* _Work to do_
Convert every line of the material below into a Markdown table with two columns, Row and Line. Number the rows in order and leave out the blank lines.
⁂
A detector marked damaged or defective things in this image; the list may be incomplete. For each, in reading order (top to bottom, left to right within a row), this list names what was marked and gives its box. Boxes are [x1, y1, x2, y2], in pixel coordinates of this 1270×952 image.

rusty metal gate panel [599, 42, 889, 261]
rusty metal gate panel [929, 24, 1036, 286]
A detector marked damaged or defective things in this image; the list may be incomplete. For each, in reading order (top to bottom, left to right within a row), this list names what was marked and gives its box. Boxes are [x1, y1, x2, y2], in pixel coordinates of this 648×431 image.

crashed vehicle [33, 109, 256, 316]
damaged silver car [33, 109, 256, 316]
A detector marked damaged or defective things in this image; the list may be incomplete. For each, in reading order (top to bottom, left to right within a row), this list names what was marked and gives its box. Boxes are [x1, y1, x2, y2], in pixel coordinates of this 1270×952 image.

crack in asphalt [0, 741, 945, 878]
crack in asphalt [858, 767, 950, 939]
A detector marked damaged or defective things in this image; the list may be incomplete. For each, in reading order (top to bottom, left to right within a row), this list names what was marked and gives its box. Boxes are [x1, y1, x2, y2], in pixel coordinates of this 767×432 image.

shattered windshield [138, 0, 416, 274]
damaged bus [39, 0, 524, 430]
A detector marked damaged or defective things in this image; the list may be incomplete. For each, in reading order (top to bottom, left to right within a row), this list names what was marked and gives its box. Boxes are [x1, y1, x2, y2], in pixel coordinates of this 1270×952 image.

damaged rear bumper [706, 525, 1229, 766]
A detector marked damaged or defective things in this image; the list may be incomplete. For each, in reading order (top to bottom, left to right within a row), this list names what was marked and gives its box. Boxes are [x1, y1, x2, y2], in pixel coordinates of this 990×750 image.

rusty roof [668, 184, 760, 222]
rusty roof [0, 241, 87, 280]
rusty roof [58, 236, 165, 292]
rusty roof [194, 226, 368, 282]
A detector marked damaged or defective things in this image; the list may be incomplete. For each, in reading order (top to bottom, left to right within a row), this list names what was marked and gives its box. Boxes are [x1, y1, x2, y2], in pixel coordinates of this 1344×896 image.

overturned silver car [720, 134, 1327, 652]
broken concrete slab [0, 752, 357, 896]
⁂
* _Written answer_
| Row | Line |
|---|---|
| 1 | A detector marked damaged or defective things in this image; the list may be incomplete. For each, in reading order (top to bottom, left to right within a row), this list names what was marked and gives its box. Boxes are [x1, y1, x2, y2], in pixel coordinates of this 1270×952 image. |
| 2 | rusty metal gate panel [599, 42, 889, 261] |
| 3 | rusty metal gate panel [929, 24, 1036, 286] |
| 4 | A detector marked damaged or defective things in this image; the list may be incomplete. For each, in reading order (top to bottom, left to right within a row), this list names what was marked and gives its box. Boxes are [x1, y1, x2, y2], in pixel coordinates of this 648×431 image. |
| 5 | crashed vehicle [33, 109, 256, 316] |
| 6 | damaged silver car [33, 109, 256, 316] |
| 7 | A detector marked damaged or defective things in this image; the list may be incomplete. For each, in reading order (top to bottom, left to right within a row), this list names what was marked and gives its box. Boxes are [x1, y1, x2, y2], in pixel coordinates of this 1270×952 image. |
| 8 | crack in asphalt [0, 741, 945, 878] |
| 9 | crack in asphalt [858, 767, 950, 939] |
| 10 | A detector marked damaged or defective things in this image; the list may be incomplete. For each, in reading order (top to bottom, left to right within a row), this list names what was marked and gives its box. Boxes are [x1, y1, x2, y2], in pixel coordinates of this 767×432 image. |
| 11 | shattered windshield [138, 0, 416, 274] |
| 12 | damaged bus [39, 0, 524, 430] |
| 13 | A detector marked damaged or defective things in this image; the list may be incomplete. For each, in reading order (top to bottom, left to right within a row), this list names what was marked and gives its box. Boxes are [x1, y1, x2, y2], in pixel coordinates of this 1270×952 image. |
| 14 | damaged rear bumper [706, 525, 1229, 766] |
| 15 | A detector marked damaged or defective things in this image; the list may be incomplete. For each, in reading order (top to bottom, left to right within a row), this list names what was marked and gives its box. Boxes are [x1, y1, x2, y2], in pixel coordinates of this 990×750 image. |
| 16 | rusty roof [668, 184, 760, 222] |
| 17 | rusty roof [0, 241, 87, 280] |
| 18 | rusty roof [58, 236, 165, 292] |
| 19 | rusty roof [194, 226, 368, 282] |
| 20 | A detector marked damaged or defective things in this image; the list may be incomplete. For each, in reading order (top to bottom, left to right within a row), this list names what was marked and gives its box. Boxes are [x1, y1, x2, y2], in pixel coordinates of this 1344×896 image. |
| 21 | overturned silver car [720, 134, 1327, 652] |
| 22 | broken concrete slab [0, 752, 357, 896] |